Are you a runner in Greenville SC? Running, the most popular form of exercise since the creation of mankind. Whether you are a new or seasoned runner, many of these athletes seem to ask me the same questions. If you are a runner, or considering implementing running into your exercise program, then maybe you have some of these similar questions?
Is it bad to run every day? Why or why not?
Yes, especially for the new runner or average person. With all exercise, workouts cause micro trauma of bone, muscle, and tissues. Unlike large traumas (muscle strains, bone fractures, etc.), micro trauma is actually a good thing. When micro trauma occurs, the body initiates healing in that region. This repairing leads to denser bones and stronger tissues. This is the body’s way to prepare for future micro trauma of similar loads.
Unfortunately though, when you perform the same exercise everyday (like running) the body never has a chance to heal completely before another round of micro trauma load occurs. If the intensity of micro trauma is faster than the body’s ability to heal, then the individual risks injury. Therefore, you should always workout a different region of your body every day.
For most new runners, they tend to progress their running habits very quickly due to high ambitions. This is because many new runners have a goal of being at the level of others who run every day within a few weeks; or to be ready for the 5k they spontaneously signed up for that is in one month.
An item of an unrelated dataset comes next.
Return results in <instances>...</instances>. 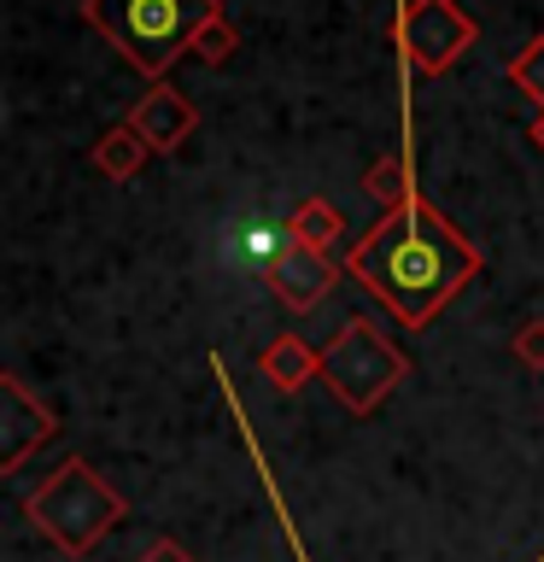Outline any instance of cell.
Returning a JSON list of instances; mask_svg holds the SVG:
<instances>
[{"instance_id":"cell-4","label":"cell","mask_w":544,"mask_h":562,"mask_svg":"<svg viewBox=\"0 0 544 562\" xmlns=\"http://www.w3.org/2000/svg\"><path fill=\"white\" fill-rule=\"evenodd\" d=\"M298 228L281 223V217H263V211H252V217H235L223 228V258L228 270H252V276H275L281 263H287L298 252Z\"/></svg>"},{"instance_id":"cell-8","label":"cell","mask_w":544,"mask_h":562,"mask_svg":"<svg viewBox=\"0 0 544 562\" xmlns=\"http://www.w3.org/2000/svg\"><path fill=\"white\" fill-rule=\"evenodd\" d=\"M140 562H193V557L182 551V544H170V539H158V544H152V551H147V557H140Z\"/></svg>"},{"instance_id":"cell-1","label":"cell","mask_w":544,"mask_h":562,"mask_svg":"<svg viewBox=\"0 0 544 562\" xmlns=\"http://www.w3.org/2000/svg\"><path fill=\"white\" fill-rule=\"evenodd\" d=\"M351 270L369 293H381L404 323H428L463 281L480 270L474 246L439 217L433 205H398L393 217H381L351 252Z\"/></svg>"},{"instance_id":"cell-2","label":"cell","mask_w":544,"mask_h":562,"mask_svg":"<svg viewBox=\"0 0 544 562\" xmlns=\"http://www.w3.org/2000/svg\"><path fill=\"white\" fill-rule=\"evenodd\" d=\"M88 18L123 47L129 65L165 70L200 35L211 0H88Z\"/></svg>"},{"instance_id":"cell-9","label":"cell","mask_w":544,"mask_h":562,"mask_svg":"<svg viewBox=\"0 0 544 562\" xmlns=\"http://www.w3.org/2000/svg\"><path fill=\"white\" fill-rule=\"evenodd\" d=\"M539 59H544V42H539ZM515 77H521L526 88H533V94H544V65H539V70H526V65H521Z\"/></svg>"},{"instance_id":"cell-6","label":"cell","mask_w":544,"mask_h":562,"mask_svg":"<svg viewBox=\"0 0 544 562\" xmlns=\"http://www.w3.org/2000/svg\"><path fill=\"white\" fill-rule=\"evenodd\" d=\"M328 281H333V263H328L322 252H316V246H298V252H293L287 263H281L275 276H270V288H275L281 299H287V305H310V299L322 293Z\"/></svg>"},{"instance_id":"cell-3","label":"cell","mask_w":544,"mask_h":562,"mask_svg":"<svg viewBox=\"0 0 544 562\" xmlns=\"http://www.w3.org/2000/svg\"><path fill=\"white\" fill-rule=\"evenodd\" d=\"M30 516H35V527H42L53 544H59V551L82 557V551H94V539H105L117 527L123 504H117V492L105 486L88 463H65L30 498Z\"/></svg>"},{"instance_id":"cell-7","label":"cell","mask_w":544,"mask_h":562,"mask_svg":"<svg viewBox=\"0 0 544 562\" xmlns=\"http://www.w3.org/2000/svg\"><path fill=\"white\" fill-rule=\"evenodd\" d=\"M135 130H140V140H152V147H175V140L193 130V112L170 94V88H152V100L135 112Z\"/></svg>"},{"instance_id":"cell-5","label":"cell","mask_w":544,"mask_h":562,"mask_svg":"<svg viewBox=\"0 0 544 562\" xmlns=\"http://www.w3.org/2000/svg\"><path fill=\"white\" fill-rule=\"evenodd\" d=\"M468 42H474V24L451 7V0H416L410 18H404V47H410V59L421 70L451 65Z\"/></svg>"}]
</instances>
Yet, they don’t understand many recreational runners have already been through a running program, have achieved their level of fitness over many months of training, exercise in more ways than just running, and usually run a steady mileage or duration every time they run.
For the recreational runner who has been running and training for a longer period-of-time (6+ months), running a similar low-moderate mileage every day is fine, but still not ideal. This is because the body has already adapted to that running mileage and the microtrauma occurring is minimal, thus less recovery is needed.
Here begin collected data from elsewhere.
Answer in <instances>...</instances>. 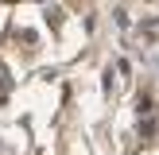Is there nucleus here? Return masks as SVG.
I'll return each mask as SVG.
<instances>
[{
	"label": "nucleus",
	"mask_w": 159,
	"mask_h": 155,
	"mask_svg": "<svg viewBox=\"0 0 159 155\" xmlns=\"http://www.w3.org/2000/svg\"><path fill=\"white\" fill-rule=\"evenodd\" d=\"M8 89H12V82H8V70L0 66V105H4V97H8Z\"/></svg>",
	"instance_id": "obj_1"
}]
</instances>
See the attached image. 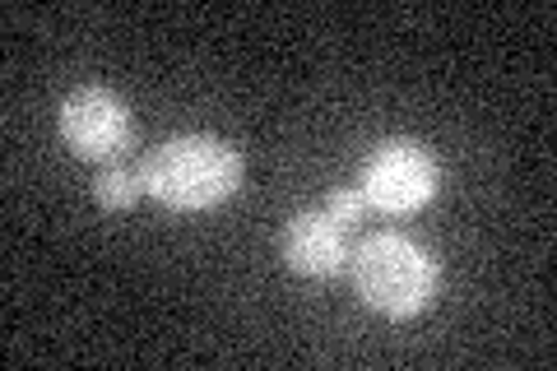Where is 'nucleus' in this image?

I try to tell all my runners, new or seasoned: just like a healthy diet doesn’t only consist of meat, a healthy body needs variability to flourish. Run, walk, lift weights, squat, jump, etc. Don’t fall in love with any one thing. Fall in love with a variety of things.
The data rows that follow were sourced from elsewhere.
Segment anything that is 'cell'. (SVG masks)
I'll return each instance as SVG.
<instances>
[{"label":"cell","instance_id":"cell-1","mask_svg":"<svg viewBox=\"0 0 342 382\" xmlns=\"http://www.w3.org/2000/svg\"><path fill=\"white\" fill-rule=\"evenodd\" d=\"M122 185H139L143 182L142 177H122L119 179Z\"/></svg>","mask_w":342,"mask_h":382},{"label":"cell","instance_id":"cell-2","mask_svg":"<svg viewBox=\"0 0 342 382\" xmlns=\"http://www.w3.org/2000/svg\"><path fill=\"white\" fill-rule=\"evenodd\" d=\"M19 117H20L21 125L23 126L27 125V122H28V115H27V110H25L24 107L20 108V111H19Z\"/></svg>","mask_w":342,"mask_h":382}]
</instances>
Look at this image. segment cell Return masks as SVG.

How many days a week is a good amount to run for the AVERAGE person? What would be the mileage or duration?
For the average person, a running program is based on the individual’s goals and ability to train. I usually develop programs based on duration rather than miles, since the time to complete mileage is different for every person.
If an individual "must” run every day then they need to start with a low duration run program (5-8 minutes) that ramps up slowly every week (2 minutes). If a person wants to run 3x a week (recommended) then they can start with a longer duration run (15 minutes) due to having more days in-between for healing.
I usually recommend my “new runners” to get about 30 minutes of running in a week for the first 2 weeks, then add 15 minutes per week every 2 weeks until they reach their running goals. All running programs should include a 5 minute warm-up and a 5-minute cool-down which includes exercises to improve blood flow and flexibility. This helps prevent injuries.
Duration-based programs are typically easier to follow and modify for the new runner, since work schedules, personal life, and motivation fluctuate and are different for everyone on a day-to-day basis. Once an individual has been running for many months and wants to transition into recreational, competitive, or sport-related improvements, then I would recommend developing a mileage-based programs.
Should you incorporate strength training into your running routine? Why?
Definitely! Running is a very functional activity, so it involves many muscle groups to coordinate together for the activity. However, running is also a very repetitive exercise that does not address all the muscle groups in every plane/direction. Strength training is vital for runners to not only improve their running capabilities, but to prevent a running injury.
If a running injury occurs, this can be a large set back to their progress and goals. The most common running injuries I see are hamstring strains, calf strains, and knee/patella pain. These are all due to constant repetitive running without proper stretching or strength training. Usually I encourage strength training on the non-run days to encourage rest from the actual activity of running.